* El maestro de las malangas multicolores partió a la eternidad para trasmutar su ser desde lo figurativo a lo abstracto, como lo hacía en su icónica obra.
Por Denis Miraldo
Desde la ciudad de Marín en Yaracuy hasta Brisas de Tarapío en Naguanagua, la vida de Fredis Armas fue un viaje artístico pleno con un saldo organizacional trascendente para el sector de las artes plásticas y su partida este 11 de noviembre deja un vacío considerable, pues combinó su faena creadora con su empeño en darle vida a salones y exposiciones.
Sus malangas multicolores le dieron celebridad y le permitieron vivir del arte, a pesar de la opinión de la crítica, como le dijo en una oportunidad a la periodista Marisol Pradas, “Siempre me gustó el neoplasticismo, y estudié a Malévich, Kandinski, a Piet Mondrian. Mi gran transformación viene de él, de poder ver cómo mutaba un manzano a algo abstracto”.
Este yaracuyano-valenciano, nacido el 15 de febrero de 1953, se radicó con su familia en Naguanagua en 1975, para convertirse en uno de los referentes de las artes carabobeñas, luego de iniciar su pasión por la pintura a los tres años de edad y estudiar en escuelas de artes plásticas como la Carmelo Fernández en San Felipe, ciudad donde también incursionó en el teatro con el grupo Locuiz, y la Arturo Michelena de Valencia, y sus maestros incluyeron a Carlos Prada, Premio Nacional de Escultura, el ganador del Salón Michelena Wladimir Zabaleta y el grabador y escultor Freddy Benavides.

“Esa vegetación que forma parte de uno”
Armas se dedicó a recrear elementos de la naturaleza mediante la figuración geométrica principalmente con la técnica de acrílico sobre tela, según el Catálogo de Patrimonio Cultural Venezolano de 2004.
“Vengo de una hacienda de caña que era de mi padre, y mientras la gente trabajaba yo apreciaba la mata, el verde, el color, hasta cuando se quemaba la caña, eran puntos de vista muy diferentes.

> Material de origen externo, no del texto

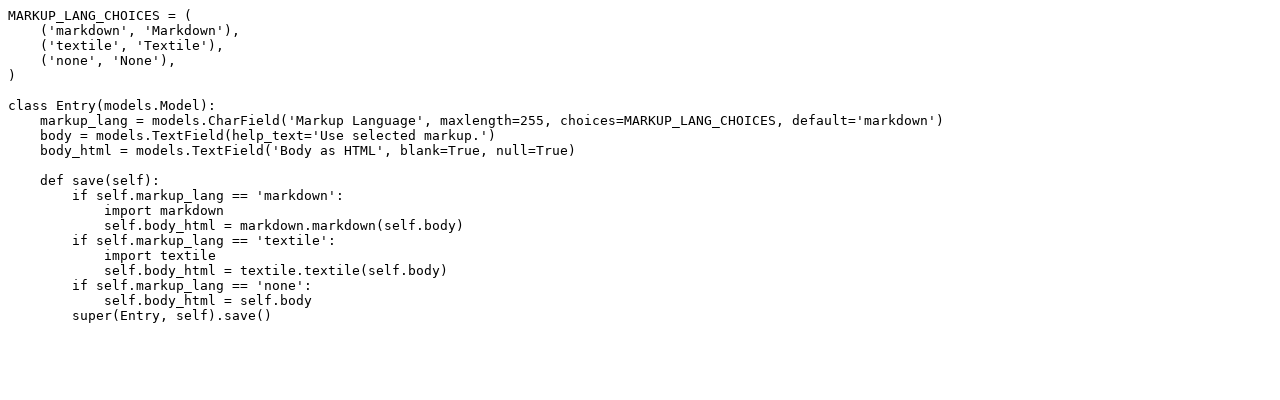

--- FILE ---
content_type: text/plain
request_url: https://djangosnippets.org/snippets/368/raw/
body_size: 42
content:
MARKUP_LANG_CHOICES = (
    ('markdown', 'Markdown'),
    ('textile', 'Textile'),
    ('none', 'None'),
)

class Entry(models.Model):
    markup_lang = models.CharField('Markup Language', maxlength=255, choices=MARKUP_LANG_CHOICES, default='markdown')
    body = models.TextField(help_text='Use selected markup.')
    body_html = models.TextField('Body as HTML', blank=True, null=True)

    def save(self):
        if self.markup_lang == 'markdown':
	    import markdown
	    self.body_html = markdown.markdown(self.body)
	if self.markup_lang == 'textile':
	    import textile
	    self.body_html = textile.textile(self.body)
	if self.markup_lang == 'none':
	    self.body_html = self.body
	super(Entry, self).save()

Cuando tuve contacto directo con el jardín de flores exóticas de San Felipe, me pareció que ese era un sitio maravilloso, además, alrededor de mi casa había un río, manglares, hojas de malanga, flores, rosas de montaña, toda esa vegetación que forma parte de uno”, como lo explicó en entrevista para el blog Azul Fortaleza en 2009.
Su labor la complementó siempre con la formación artística y la gestión expositiva como coordinador de la galería Luis Guevara Moreno de la biblioteca Luis Feo La Cruz, curador y coordinador de cultura de la Cámara de Comercio de Valencia, promotor cultural de la Casa de la Cultura de Naguanagua y docente de las escuelas Arturo Michelena y Carmelo Fernández, de la cual fue director.

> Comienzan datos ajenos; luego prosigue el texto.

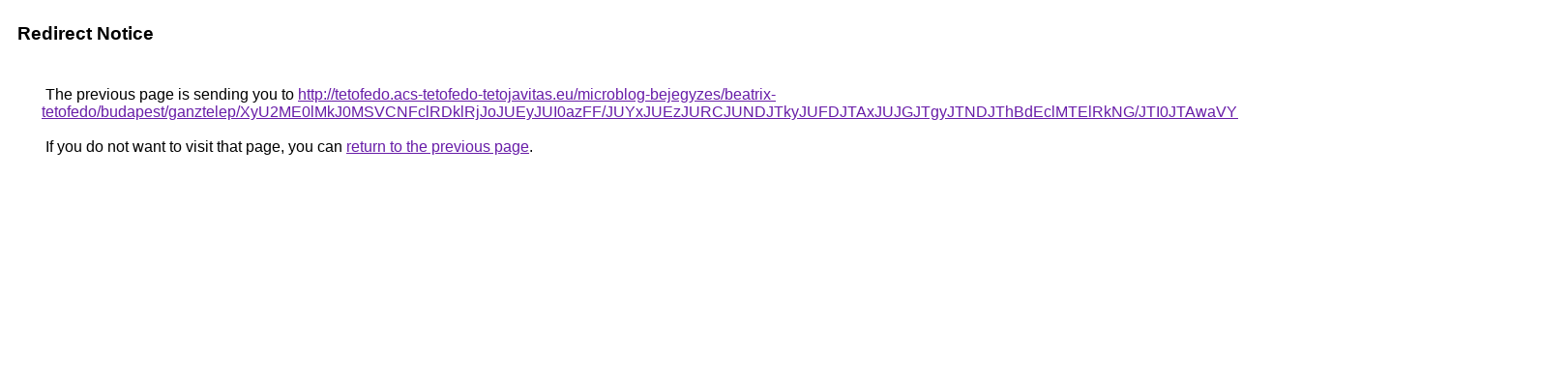

--- FILE ---
content_type: text/html; charset=UTF-8
request_url: https://cse.google.is/url?q=http%3A%2F%2Ftetofedo.acs-tetofedo-tetojavitas.eu%2Fmicroblog-bejegyzes%2Fbeatrix-tetofedo%2Fbudapest%2Fganztelep%2FXyU2ME0lMkJ0MSVCNFclRDklRjJoJUEyJUI0azFF%2FJUYxJUEzJURCJUNDJTkyJUFDJTAxJUJGJTgyJTNDJThBdEclMTElRkNG%2FJTI0JTAwaVYlM0ElMDdDJUIwaXNYJTFGJTk5JTg0ZkI%253D%2F
body_size: 532
content:
<html lang="en"><head><meta http-equiv="Content-Type" content="text/html; charset=UTF-8"><title>Redirect Notice</title><style>body,div,a{font-family:Roboto,Arial,sans-serif}body{background-color:var(--xhUGwc);margin-top:3px}div{color:var(--YLNNHc)}a:link{color:#681da8}a:visited{color:#681da8}a:active{color:#ea4335}div.mymGo{border-top:1px solid var(--gS5jXb);border-bottom:1px solid var(--gS5jXb);background:var(--aYn2S);margin-top:1em;width:100%}div.aXgaGb{padding:0.5em 0;margin-left:10px}div.fTk7vd{margin-left:35px;margin-top:35px}</style></head><body><div class="mymGo"><div class="aXgaGb"><font style="font-size:larger"><b>Redirect Notice</b></font></div></div><div class="fTk7vd">&nbsp;The previous page is sending you to <a href="http://tetofedo.acs-tetofedo-tetojavitas.eu/microblog-bejegyzes/beatrix-tetofedo/budapest/ganztelep/XyU2ME0lMkJ0MSVCNFclRDklRjJoJUEyJUI0azFF/JUYxJUEzJURCJUNDJTkyJUFDJTAxJUJGJTgyJTNDJThBdEclMTElRkNG/JTI0JTAwaVYlM0ElMDdDJUIwaXNYJTFGJTk5JTg0ZkI%3D/">http://tetofedo.acs-tetofedo-tetojavitas.eu/microblog-bejegyzes/beatrix-tetofedo/budapest/ganztelep/XyU2ME0lMkJ0MSVCNFclRDklRjJoJUEyJUI0azFF/JUYxJUEzJURCJUNDJTkyJUFDJTAxJUJGJTgyJTNDJThBdEclMTElRkNG/JTI0JTAwaVYlM0ElMDdDJUIwaXNYJTFGJTk5JTg0ZkI%3D/</a>.<br><br>&nbsp;If you do not want to visit that page, you can <a href="#" id="tsuid_oIdsaYmbFoyh5NoP0YvaiAI_1">return to the previous page</a>.<script nonce="aVU8dGvPtkIhTLmgyEUD-g">(function(){var id='tsuid_oIdsaYmbFoyh5NoP0YvaiAI_1';(function(){document.getElementById(id).onclick=function(){window.history.back();return!1};}).call(this);})();(function(){var id='tsuid_oIdsaYmbFoyh5NoP0YvaiAI_1';var ct='originlink';var oi='unauthorizedredirect';(function(){document.getElementById(id).onmousedown=function(){var b=document&&document.referrer,a="encodeURIComponent"in window?encodeURIComponent:escape,c="";b&&(c=a(b));(new Image).src="/url?sa=T&url="+c+"&oi="+a(oi)+"&ct="+a(ct);return!1};}).call(this);})();</script><br><br><br></div></body></html>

“El toque mágico está en lo no perfecto”
Participó en cinco ocasiones en el Salón Michelena, del cual se declaró uno de sus disidentes, además de participar en más de trescientas colectivas como los homenajes a Reverón y a Luis Torres, en la semana del artista plástico del museo Braulio Salazar, en la casa parroquial de Naguanagua y en la Colonia Tovar, además de traspasar las fronteras en países como Argentina, Colombia, Cuba, Panamá, República Dominicana, Uruguay y EEUU donde fue artista plástico de la Galería Fusión Arte en Lexington, Kentucky.
Ganador de premios como el Salón de Pintura Joven, Cámara de Comercio y Profesor del Magisterio, sus más de veinte exposiciones individuales incluyeron el Hotel Hesperia, los ateneos de Morón y San Felipe y es recordada su colección de la procesión de la Virgen de la Begoña en Naguanagua.
Para culminar esta nota, nacida de la gratitud por tantos momentos de colaboración expositiva con este buen amigo de las artes, en equipo fraterno con Tomás Cabrera y Jaime Gordillo, incluyo el siguiente párrafo de la entrevista ya citada:
“A veces voy a un vivero a ver matas, observando una hoja seca desechada, y a mí me parece tan hermosa, las tonalidades, que partía de un marrón y pasaba por un rojo, un anaranjado, un amarillo y había una limpieza, agradable. Uno se va nutriendo de todo, el toque mágico está en lo no perfecto”.